Kat mülkiyeti mevzuatı ve Türk Borçlar Kanunu’na göre

Eser sözleşmesinde üstenci (müteahhit) bir eseri meydana getirmeyi ve işsahibi de bir ücret (karşılık) ödemeyi yüklenir. İşsahibinin karı ediminin salt para ile belirlenmiş olması zorunlu değildir. Para yerine mali değeri bulunan bir eşya ya da çalışma, karşı edimi oluşturabilir. İşte arsa payı karşılığında kat yapımı sözleşmesinde, arsa malikinin (iş sahibinin) karşı edimi, eşya yani taşınmaz pay mülkiyetinin geçirilmesi yolunda kararlaştırılır. Yukarıdan beri sıralanan bütün bilgiler ve açıklamalarla bu tür sözleşmenin özelliği göz önünde tutulduğunda, arsa payı karşılığında kat yapımını kapsayan dava konusunda yer alan Karşıyaka 1. Noterliğinin satış vaadi biçimine uygun olarak (re’sen) düzenlediği 17.12.1971 günlü sözleşmeyi geçerli kabul etmek gerekir.

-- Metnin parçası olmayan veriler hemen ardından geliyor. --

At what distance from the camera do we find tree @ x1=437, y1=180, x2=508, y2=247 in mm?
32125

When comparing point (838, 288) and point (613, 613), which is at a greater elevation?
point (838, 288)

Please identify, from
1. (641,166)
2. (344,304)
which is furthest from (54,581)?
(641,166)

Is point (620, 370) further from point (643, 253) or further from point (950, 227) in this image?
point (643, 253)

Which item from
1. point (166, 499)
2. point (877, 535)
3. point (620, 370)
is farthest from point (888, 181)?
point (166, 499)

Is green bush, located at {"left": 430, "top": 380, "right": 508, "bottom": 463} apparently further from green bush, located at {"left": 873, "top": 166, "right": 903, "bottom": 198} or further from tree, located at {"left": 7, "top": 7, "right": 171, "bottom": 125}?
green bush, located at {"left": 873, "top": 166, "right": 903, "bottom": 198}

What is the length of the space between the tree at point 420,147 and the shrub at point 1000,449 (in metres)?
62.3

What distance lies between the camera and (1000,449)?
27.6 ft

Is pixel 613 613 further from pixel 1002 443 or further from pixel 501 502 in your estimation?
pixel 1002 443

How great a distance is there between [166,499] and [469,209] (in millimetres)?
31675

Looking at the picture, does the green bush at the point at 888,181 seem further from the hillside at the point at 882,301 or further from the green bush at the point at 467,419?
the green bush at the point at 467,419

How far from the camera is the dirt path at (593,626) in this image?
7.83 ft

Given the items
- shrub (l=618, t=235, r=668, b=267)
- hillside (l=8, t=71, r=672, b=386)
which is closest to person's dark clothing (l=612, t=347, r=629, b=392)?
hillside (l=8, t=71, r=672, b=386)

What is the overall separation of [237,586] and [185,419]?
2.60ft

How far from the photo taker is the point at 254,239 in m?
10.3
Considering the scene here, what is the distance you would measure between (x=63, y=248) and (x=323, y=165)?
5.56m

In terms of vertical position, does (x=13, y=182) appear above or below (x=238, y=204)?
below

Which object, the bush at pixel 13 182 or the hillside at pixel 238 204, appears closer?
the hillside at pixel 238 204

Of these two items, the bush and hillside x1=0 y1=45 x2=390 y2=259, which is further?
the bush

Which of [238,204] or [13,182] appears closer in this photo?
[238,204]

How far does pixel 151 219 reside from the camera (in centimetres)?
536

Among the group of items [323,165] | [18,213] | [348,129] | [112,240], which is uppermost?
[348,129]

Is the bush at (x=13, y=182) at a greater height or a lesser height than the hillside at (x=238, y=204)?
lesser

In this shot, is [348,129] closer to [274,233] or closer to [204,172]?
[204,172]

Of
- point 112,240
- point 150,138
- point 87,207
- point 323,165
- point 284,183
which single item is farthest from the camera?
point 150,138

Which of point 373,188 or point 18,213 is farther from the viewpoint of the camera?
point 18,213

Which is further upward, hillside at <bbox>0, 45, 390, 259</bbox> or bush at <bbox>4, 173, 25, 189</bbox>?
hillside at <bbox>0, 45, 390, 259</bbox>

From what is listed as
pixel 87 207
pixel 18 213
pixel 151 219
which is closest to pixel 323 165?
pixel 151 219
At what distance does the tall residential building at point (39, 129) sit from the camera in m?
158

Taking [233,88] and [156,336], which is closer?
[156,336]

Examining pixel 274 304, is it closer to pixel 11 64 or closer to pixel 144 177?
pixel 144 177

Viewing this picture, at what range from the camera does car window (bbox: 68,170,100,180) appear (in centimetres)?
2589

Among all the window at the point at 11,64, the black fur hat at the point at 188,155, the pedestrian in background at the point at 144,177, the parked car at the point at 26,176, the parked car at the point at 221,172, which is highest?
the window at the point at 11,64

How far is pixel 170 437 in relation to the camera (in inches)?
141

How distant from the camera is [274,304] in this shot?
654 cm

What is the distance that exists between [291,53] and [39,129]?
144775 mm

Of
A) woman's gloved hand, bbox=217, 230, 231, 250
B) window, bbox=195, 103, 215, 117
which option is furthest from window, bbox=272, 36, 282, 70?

Öte yandan, sözleşmenin tümündeki hükümlere ve BK. md. 18 uyarınca tarafların güttükleri amaca değer verilmesinin gerekmesi nedeniyle arsa payı karşılığında kat yapımını kapsayan kat mülkiyetiyle ilişkilendirilebilecek bir sözleşme ilişkisinin kurulduğu da çok belirgindir. İşte böyle bir sözleşmenin noterlikçe (re’sen) düzenlenmesi, geçerli olması için yeter görülmelidir. Yasal dayanakları ayrıntılı olarak gösterilmiş olan böyle bir çözümün yani kat mülkiyeti ya da irtifak kurma vaadinin noterlerce de senetlenebileceğinin benimsenmesi, yurt gerçeklerine uygun düşmesinden başka, tapu kütük memuru gibi kamusal bir ödev yapan noterler önünde bu tür sözleşmelerin düzenlenmesinin bugüne değin kökleşmiş bir uygulama olarak da sürüp gitmesi, yurttaşların çıkarlarının korunması olanağını da sağlar.

İşte yukarıdan beri açıklanan gerektirici nedenlerden ötürü, yerel mahkemenin, kat mülkiyetiyle ilişkilendirilebilecek sözleşmeyi geçersiz sayması doğru bulunmamıştır. Burada yapılacak iş, davacının dayandığı sözleşmenin geçerli olduğu kabul edilerek davanın esasının incelenmesinden ibarettir.